▶ **Список заданий**:
[1] Куда, согласно воспоминаниям о МФИ, распределялись выпускники факультета МЭО?
[2] Напишите, что могло бы идти дальше в воспоминаниях о Московском финансовом институте семидесятых годов.

Записки МФИста

                или двадцать лет спустя…

                I

Наш Московский Финансовый Институт - МФИ - всегда был заведением необычным и даже загадочным. Тетерь, когда он уже не МФИ, а Государственная Финансовая Академия всеми еще более уважаемая и всемирно известная, не думая, чтобы эти качества пропали. Слишком уж велики традиции.
Но я хочу вспомнить те семидесятые, когда мне выпала честь и удача учиться в этом замечательном заведении, всем известным под названием ЭмФэИ или попросту ГлавБабСнаб, получившим такое меткое прозвище за неизмеримо высокий процент женской популяции за счет трех из четырех факультетов. Это - Финансово-экономический, Кредитно-экономический и Учетно-экономический. Мне же судьба доставила радость учиться на факультете МЭО, Международные Экономические отношения. Подобный факультет с таким же названием был и в МГИМО, только они готовили, в основном,  будущих работников внешнеторговых объединений МВТ и ГКЭС - "контрактчиков". Выпускники же нашего факультета распределялись во Внешторгбанк и Ингосстрах и именовались "валютчики", так как профилирующей была кафедра МВКО - Международные Валютно-кредитные Отношения.
На момент моего поступления в нашем ВУЗе уже преподавали светила советской науки: профессор Бор - основоположник советского планирования, профессор Маслов - столп сов. статистики, супружеская чета профессоров Атлас, внесших свой несомненный вклад в развитие нашей политэкономии, заведовал кафедрой высшей математики очень известный проф. Калихман. Имена профессоров Лисовского, Красавиной, Шенаева и многих других были хорошо известны у нас и за рубежом.

▶ **Предоставленные материалы**:

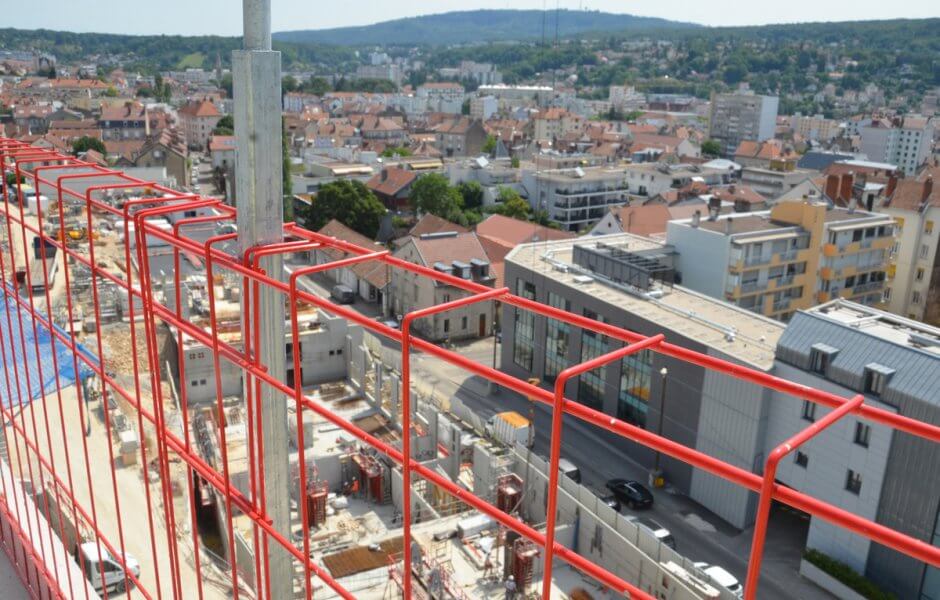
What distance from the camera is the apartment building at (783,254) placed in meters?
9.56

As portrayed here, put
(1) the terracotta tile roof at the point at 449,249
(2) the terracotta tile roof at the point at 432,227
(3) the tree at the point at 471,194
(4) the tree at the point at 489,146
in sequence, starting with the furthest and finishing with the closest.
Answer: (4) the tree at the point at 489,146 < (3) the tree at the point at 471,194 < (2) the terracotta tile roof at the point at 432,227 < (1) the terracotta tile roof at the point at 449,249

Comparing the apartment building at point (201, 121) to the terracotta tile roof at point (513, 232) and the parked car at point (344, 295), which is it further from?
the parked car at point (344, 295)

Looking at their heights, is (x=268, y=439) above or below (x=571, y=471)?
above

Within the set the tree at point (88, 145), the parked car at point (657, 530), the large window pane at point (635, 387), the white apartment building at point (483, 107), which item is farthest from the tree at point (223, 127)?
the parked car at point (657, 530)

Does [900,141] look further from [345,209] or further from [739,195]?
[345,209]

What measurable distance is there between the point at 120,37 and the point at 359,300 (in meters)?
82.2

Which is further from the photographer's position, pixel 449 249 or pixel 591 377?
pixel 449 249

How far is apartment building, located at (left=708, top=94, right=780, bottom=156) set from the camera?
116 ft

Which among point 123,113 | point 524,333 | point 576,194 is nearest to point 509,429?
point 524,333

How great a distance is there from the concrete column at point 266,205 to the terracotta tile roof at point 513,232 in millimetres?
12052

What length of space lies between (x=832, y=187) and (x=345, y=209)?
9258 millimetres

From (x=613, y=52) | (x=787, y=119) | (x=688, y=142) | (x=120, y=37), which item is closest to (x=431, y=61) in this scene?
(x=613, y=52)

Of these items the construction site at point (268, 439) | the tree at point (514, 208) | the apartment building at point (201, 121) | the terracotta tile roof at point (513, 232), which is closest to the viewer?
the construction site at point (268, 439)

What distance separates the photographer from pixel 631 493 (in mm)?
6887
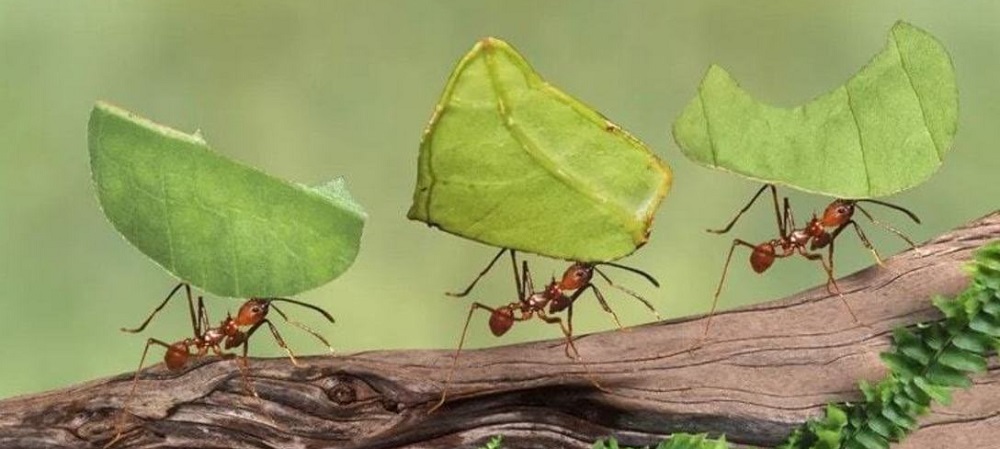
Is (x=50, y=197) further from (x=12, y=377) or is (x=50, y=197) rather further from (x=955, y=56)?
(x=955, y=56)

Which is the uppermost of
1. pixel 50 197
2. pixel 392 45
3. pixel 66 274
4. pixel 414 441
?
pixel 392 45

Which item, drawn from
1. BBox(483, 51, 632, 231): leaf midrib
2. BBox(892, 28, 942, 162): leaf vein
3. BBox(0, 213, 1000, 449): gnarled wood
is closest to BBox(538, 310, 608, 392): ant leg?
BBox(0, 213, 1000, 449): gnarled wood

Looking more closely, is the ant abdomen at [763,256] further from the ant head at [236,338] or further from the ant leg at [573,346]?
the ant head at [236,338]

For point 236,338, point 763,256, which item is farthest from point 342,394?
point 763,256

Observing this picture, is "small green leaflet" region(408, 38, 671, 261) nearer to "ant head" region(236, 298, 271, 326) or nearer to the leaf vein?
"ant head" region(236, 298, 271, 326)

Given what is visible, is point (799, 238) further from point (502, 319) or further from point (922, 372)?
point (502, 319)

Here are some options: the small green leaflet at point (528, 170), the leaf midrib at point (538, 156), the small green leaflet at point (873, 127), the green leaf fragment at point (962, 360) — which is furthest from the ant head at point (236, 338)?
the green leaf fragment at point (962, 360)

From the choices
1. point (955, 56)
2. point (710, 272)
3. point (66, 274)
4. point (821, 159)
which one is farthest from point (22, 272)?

▶ **Ответы к заданиям**:
[1] Во Внешторгбанк и Ингосстрах.

[2]
Одним из первых, с кем нам студентам-первокурсникам пришлось встретиться, был зав кафедрой Истории КПСС (еще не забыли, что это такое?) Константин Филиппович Штепа, или как он себя громогласно с кафедры неоднократно перед всей аудиторий именовал - "шизофреник Костя". Вот это была поистине незабываемая личность! Свой любимый предмет он гордо произносил, закрыв глаза и побрызгивая слюной: “марксизззь-ленинизззь". "Вы почему так плохо беседовали сегодня с Марском? - отчитывал он в очередной раз какого-нибудь студента за плохие конспекты классиков, - Вам что, Марск и Энгельск не друзья?" Довольно часто подобные тирады бывали обращены и в мой адрес. Говоря по-честному, отношения у меня с этой Великой наукой сложились непростые, я бы даже сказал неважные. Плоховато шло запоминание многочисленных съездов и пленумов с их нескончаемыми резолюциями, которые, в  силу того, что наш институт "стоял на самой передовой линии политического фронта" (как это нам в первый же день объявили), необходимо было изучать и конспектировать с подлинника. Вы видели когда-нибудь толщенные фолианты "КПСС в резолюциях и решениях съездов и пленумов", а? Кто видел - тот поймет!  Сочинения Льва Толстого и хроники средневековья бледно меркнут перед величайшим творением нашей эпохи! Но время, говорят, не выбирают, так что учить приходилось то, чего требовали обстоятельства и это  самое время...
Как нормальный продукт своего этого времени и ответственный за наше политическое воспитание и нравственный уровень, Константин Филиппович полностью со всей искренностью и самозабвенностью отдавался этой задаче. В сущности, мы все его любили и безусловно уважали. Вспоминая все это теперь через двадцать с лишним лет, понимаю:- он был очень хорошим человеком и, вероятно, незаметно от меня самого кое-что сделал для становления моей, тогда еще действительно глупой, личности. Но в эксцентричности ему отказать было нельзя. Рассказывали, что, читая лекцию кому-то из наших предшественников, увлекшись, повествованием о каком-то  очередном достижении социализма, как всегда, размахивая руками и с неизменно закрытыми глазами, он с размаху упал с кафедры, встал и, как ни в чем не бывало, продолжал рассказ.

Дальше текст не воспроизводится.